Mamushi antivenom serum is commercially available. It is produced by purifying and processing serum from horses immunized with venom or toxoids. Although mamushi antivenom serum is used to treat severe mamushi bites, some institutions have a policy against using it because there is sparse evidence regarding its effectiveness. To the best of our knowledge, only retrospective studies have examined the efficacy of mamushi antivenom serum [2-7]. Cepharanthine, an alkaloid isolated from Stephania cepharantha Hayata, is also thought to inactivate mamushi venom and is less harmful, but there is also little evidence for its effectiveness [8]. In this context, the multicenter, prospective Observational Research Of Clinical course after mamusHI bite (OROCHI) study was conducted to investigate the clinical course of patients with mamushi bites and the effects of various treatments. Our objective was to determine the effectiveness of mamushi antivenom serum using data from the OROCHI study. Our hypothesis was that mamushi antivenom serum reduces the length of hospital stay.
Materials and methods
Patients
Twenty-four Japanese facilities participated in the OROCHI study; the facilities were recruited at scientific meetings and by inviting affiliated hospitals. Each facility participated in the study after obtaining approval from their institutional review board. All cases of mamushi bite admitted to the participating facilities between April 22, 2020, and October 31, 2022, were included in the study. The diagnosis of mamushi bite was made by the treating physician according to sightings, bite marks, and symptoms. Sighting included a verbal or photographic description from an eyewitness or the presence of a physical specimen. Informed consent was waived because of the non-interventional nature of the study. The study was supported by a Grant-in-Aid for Scientific Research (19K09435).

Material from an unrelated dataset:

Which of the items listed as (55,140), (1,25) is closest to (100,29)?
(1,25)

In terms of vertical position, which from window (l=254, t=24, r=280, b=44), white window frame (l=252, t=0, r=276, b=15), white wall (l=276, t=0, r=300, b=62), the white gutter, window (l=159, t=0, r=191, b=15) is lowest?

The present analysis included all cases registered in the OROCHI study, excluding cases aged <18 years, non-hospitalized cases, and cases with an interval of >24 h between the bite and hospital arrival. The exposure arm consisted of those who were treated with mamushi antivenom serum (antivenom group), while the control arm included those who were not treated with antivenom (no-antivenom group). The administration of mamushi antivenom serum, cepharanthine, and analgesics was at the discretion of the attending physician.
Data collection
The OROCHI study used the University Hospital Medical Information Network’s INDICE Cloud to collect information on patient background characteristics, findings at hospital admission, clinical course, treatment, and outcome of eligible patients. Pain was assessed using an 11-point numerical rating scale (NRS) ranging from 0 (no pain at all) to 10 (the greatest pain imaginable). Swelling was classified into five grades: Grade I was defined as local swelling at the site of the bite; Grade II as redness and swelling up to the wrist or ankle joint; Grade III as redness and swelling up to the elbow joint or knee joint; Grade IV as redness and swelling extending to the entire limb; and Grade V as redness and swelling extending to the trunk or accompanied by systemic symptoms. Pain and swelling were assessed at presentation, at 6, 12, 24, 48, 72, and 96 h after presentation, and immediately before administration of antivenom. The primary endpoint was the length of hospital stay (in days), and secondary endpoints were adverse effects, pain, and grade of swelling.
Statistical analysis
Data are reported as the median and interquartile range for continuous variables, and as the number and percentage for categorical variables. Missing values were not computed. The Mann-Whitney U test was used to compare continuous variables between the two groups, and Fisher’s exact test was used to compare categorical variables. We used the log-rank test to investigate whether the length of hospital stay differed between the two groups. Because the proportional hazard assumption could not be assumed by visual inspection and Schoenfeld’s residuals test, we used generalized estimating equations with inverse probability of treatment weighting (IPTW) to examine the association between administration of mamushi antivenom serum and length of hospital stay after adjusting for background variables and administration of cepharanthine. The length of hospital stay was divided by the median and converted to a binary variable. Propensity scores were calculated using the variables, age, sex, Charlson Comorbidity Index, pain on arrival, and grade on arrival. The average treatment effect-weighted patients were entered into the generalized estimating equations to predict hospital stay of >4 days with 95% confidence intervals (CI). P-values of <0.05 were considered statistically significant. Statistical analyses were performed using SPSS software (IBM Corp. Released 2020. IBM SPSS Statistics for Windows, Version 27.0. Armonk, NY: IBM Corp).
Results
A total of 106 patients with mamushi bite were registered in the OROCHI study between April 2020 and October 2022 (Figure 1). Of these, 92 patients were eligible for the present analyses after excluding cases aged <18 years, non-hospitalized cases, and cases with an interval of >24 h between the snakebite and hospital arrival. There were 53 patients in the antivenom group and 39 in the no-antivenom group.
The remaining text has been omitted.